Imaginez un réseau social où l’on vous connecte non pas à ce qui est populaire, mais à ce qui est susceptible de vous intéresser. Un espace en ligne exempt de course aux likes et au nombre de followers, où l’on explore de nouvelles idées de façon fluide et originale. C’est la promesse de Maven, une plateforme lancée début 2024 par Kenneth Stanley, ancien chercheur d’OpenAI. Son secret : un algorithme d’intelligence artificielle (IA) conçu pour favoriser la sérendipité.
L’algorithme ouvert, clé de voûte de Maven
Le cœur de Maven repose sur un algorithme d’IA dit « ouvert ». Contrairement aux algorithmes actuels optimisés pour maximiser l’engagement et les revenus publicitaires, souvent en mettant en avant des contenus sensationnalistes, celui de Maven cherche à connecter chaque utilisateur avec des publications susceptibles de l’intéresser et de l’enrichir.
Concrètement, l’utilisateur sélectionne des sujets qui l’intéressent lors de son inscription, puis l’algorithme lui suggère des conversations et connexions pertinentes, parfois de façon transversale. Quelqu’un intéressé par l’urbanisme pourrait ainsi se voir proposer des discussions sur les transports en commun.

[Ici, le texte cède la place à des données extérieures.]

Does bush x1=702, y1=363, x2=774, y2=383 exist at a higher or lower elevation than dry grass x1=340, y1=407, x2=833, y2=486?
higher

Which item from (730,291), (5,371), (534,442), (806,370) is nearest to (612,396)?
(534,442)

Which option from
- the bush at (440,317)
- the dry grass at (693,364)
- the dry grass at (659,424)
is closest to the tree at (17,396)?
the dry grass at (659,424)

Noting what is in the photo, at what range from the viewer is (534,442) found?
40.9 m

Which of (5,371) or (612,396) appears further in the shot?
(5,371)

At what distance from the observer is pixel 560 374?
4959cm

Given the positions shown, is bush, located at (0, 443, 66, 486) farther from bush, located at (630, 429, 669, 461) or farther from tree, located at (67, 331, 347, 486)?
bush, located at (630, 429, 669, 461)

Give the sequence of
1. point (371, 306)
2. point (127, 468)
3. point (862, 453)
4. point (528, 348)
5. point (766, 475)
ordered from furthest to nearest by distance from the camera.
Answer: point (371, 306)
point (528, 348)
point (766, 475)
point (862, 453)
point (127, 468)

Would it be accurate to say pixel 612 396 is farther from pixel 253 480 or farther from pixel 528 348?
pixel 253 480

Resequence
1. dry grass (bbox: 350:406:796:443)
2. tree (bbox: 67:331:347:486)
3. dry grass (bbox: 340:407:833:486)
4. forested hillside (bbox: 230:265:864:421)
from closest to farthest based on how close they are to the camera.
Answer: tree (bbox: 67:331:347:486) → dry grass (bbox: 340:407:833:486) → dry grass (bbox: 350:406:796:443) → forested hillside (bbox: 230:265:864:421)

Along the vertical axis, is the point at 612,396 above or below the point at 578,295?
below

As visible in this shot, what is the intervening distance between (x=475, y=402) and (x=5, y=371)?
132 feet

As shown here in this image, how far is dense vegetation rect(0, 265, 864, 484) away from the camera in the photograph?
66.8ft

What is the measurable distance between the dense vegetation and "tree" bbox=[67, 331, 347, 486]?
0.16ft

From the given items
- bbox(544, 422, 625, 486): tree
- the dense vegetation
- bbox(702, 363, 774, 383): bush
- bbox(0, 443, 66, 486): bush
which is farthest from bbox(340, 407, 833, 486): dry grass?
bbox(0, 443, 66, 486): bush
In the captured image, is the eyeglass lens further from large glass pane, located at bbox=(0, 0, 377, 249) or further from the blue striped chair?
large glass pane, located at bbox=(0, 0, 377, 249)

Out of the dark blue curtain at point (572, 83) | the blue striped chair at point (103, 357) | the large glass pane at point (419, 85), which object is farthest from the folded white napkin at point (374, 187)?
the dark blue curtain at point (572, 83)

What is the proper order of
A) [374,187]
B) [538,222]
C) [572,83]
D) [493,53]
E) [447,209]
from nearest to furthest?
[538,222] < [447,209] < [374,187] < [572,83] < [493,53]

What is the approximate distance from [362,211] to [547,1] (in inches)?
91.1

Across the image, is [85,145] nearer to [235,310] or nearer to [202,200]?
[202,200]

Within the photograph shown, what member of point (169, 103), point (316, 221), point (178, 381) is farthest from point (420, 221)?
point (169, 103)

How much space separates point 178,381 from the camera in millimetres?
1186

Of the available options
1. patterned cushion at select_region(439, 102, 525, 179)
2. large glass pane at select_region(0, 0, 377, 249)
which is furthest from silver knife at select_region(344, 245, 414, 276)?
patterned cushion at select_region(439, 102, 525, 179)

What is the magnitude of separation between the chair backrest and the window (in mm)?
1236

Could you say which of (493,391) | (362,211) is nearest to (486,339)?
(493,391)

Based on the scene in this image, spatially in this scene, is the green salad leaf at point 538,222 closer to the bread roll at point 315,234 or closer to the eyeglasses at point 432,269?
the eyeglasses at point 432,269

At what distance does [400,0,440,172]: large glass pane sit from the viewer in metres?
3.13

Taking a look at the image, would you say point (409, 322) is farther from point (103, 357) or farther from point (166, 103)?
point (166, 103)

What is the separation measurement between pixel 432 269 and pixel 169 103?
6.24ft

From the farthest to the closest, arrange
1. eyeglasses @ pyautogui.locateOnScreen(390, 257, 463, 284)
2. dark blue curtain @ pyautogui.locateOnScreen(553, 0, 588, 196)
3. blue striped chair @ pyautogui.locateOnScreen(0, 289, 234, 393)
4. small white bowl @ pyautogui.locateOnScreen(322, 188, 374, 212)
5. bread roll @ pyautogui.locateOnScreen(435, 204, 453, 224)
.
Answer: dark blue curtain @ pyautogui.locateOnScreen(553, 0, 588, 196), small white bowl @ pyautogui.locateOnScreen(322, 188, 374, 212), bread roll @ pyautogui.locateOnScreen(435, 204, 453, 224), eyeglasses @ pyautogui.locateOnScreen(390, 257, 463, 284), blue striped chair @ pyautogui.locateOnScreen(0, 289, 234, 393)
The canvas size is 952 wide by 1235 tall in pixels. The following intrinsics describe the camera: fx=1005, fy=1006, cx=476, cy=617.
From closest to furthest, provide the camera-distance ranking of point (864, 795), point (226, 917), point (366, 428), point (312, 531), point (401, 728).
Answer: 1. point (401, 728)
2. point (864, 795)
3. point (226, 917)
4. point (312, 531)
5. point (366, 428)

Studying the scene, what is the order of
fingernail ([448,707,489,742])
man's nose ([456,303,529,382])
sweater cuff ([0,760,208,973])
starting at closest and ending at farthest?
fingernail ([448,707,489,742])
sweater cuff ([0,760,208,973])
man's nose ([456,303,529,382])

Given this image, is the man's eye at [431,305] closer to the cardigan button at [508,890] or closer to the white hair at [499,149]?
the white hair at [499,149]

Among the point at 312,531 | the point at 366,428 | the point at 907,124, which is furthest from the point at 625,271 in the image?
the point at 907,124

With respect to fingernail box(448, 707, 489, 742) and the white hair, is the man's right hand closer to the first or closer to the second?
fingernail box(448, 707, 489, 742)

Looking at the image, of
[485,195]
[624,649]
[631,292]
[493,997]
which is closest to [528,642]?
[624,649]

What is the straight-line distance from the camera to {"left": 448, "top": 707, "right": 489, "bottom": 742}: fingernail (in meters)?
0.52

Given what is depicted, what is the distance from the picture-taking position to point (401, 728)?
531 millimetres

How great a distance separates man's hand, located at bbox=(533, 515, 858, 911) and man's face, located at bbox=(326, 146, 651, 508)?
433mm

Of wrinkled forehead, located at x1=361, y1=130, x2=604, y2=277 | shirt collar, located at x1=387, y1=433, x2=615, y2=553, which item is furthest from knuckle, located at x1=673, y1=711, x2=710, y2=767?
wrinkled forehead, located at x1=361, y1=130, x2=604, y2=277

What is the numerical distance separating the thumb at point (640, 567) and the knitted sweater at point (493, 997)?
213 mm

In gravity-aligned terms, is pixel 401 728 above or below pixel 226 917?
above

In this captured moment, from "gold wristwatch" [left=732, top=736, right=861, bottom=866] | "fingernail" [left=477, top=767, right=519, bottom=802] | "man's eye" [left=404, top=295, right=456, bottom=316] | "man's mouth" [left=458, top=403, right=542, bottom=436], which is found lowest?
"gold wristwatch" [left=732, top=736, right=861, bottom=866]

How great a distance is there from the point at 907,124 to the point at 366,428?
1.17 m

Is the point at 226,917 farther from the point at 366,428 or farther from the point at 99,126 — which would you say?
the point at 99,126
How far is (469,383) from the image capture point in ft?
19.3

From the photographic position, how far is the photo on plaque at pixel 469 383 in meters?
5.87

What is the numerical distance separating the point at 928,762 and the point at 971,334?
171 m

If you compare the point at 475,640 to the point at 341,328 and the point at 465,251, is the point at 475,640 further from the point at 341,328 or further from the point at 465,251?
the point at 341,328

Le tout sans aucun like, retweet ou bouton « follow ».
Les chambres d’écho, la toxicité, l’amplification du narcissisme et le personal branding sont devenus hors de contrôle, au point que les gens perdent leur âme et se transforment en marques.
– Kenneth Stanley, co-fondateur de Maven
Construire des connexions intéressantes plutôt qu’une audience
En supprimant la plupart des métriques qui régissent les réseaux sociaux actuels, Maven espère se débarrasser des incitations perverses qui y règnent. Plus besoin de créer du contenu racoleur pour devenir viral. L’accent est mis sur la création de connexions intéressantes entre individus et idées.
Les premiers retours des utilisateurs semblent positifs, beaucoup appréciant les interactions authentiques et la liberté de s’exprimer sans chercher à plaire aux algorithmes. Reste à voir si cette approche suffira pour faire croître la plateforme et trouver un modèle économique pérenne.
Le défi de la monétisation éthique
Avec 2 millions de dollars levés en 2023 auprès d’investisseurs comme le cofondateur de Twitter Evan Williams, Maven en est encore à ses débuts. Kenneth Stanley réfléchit à un modèle par abonnement pour préserver l’intégrité de sa vision, mais d’autres options comme la monétisation des données d’utilisation pourraient s’avérer tentantes.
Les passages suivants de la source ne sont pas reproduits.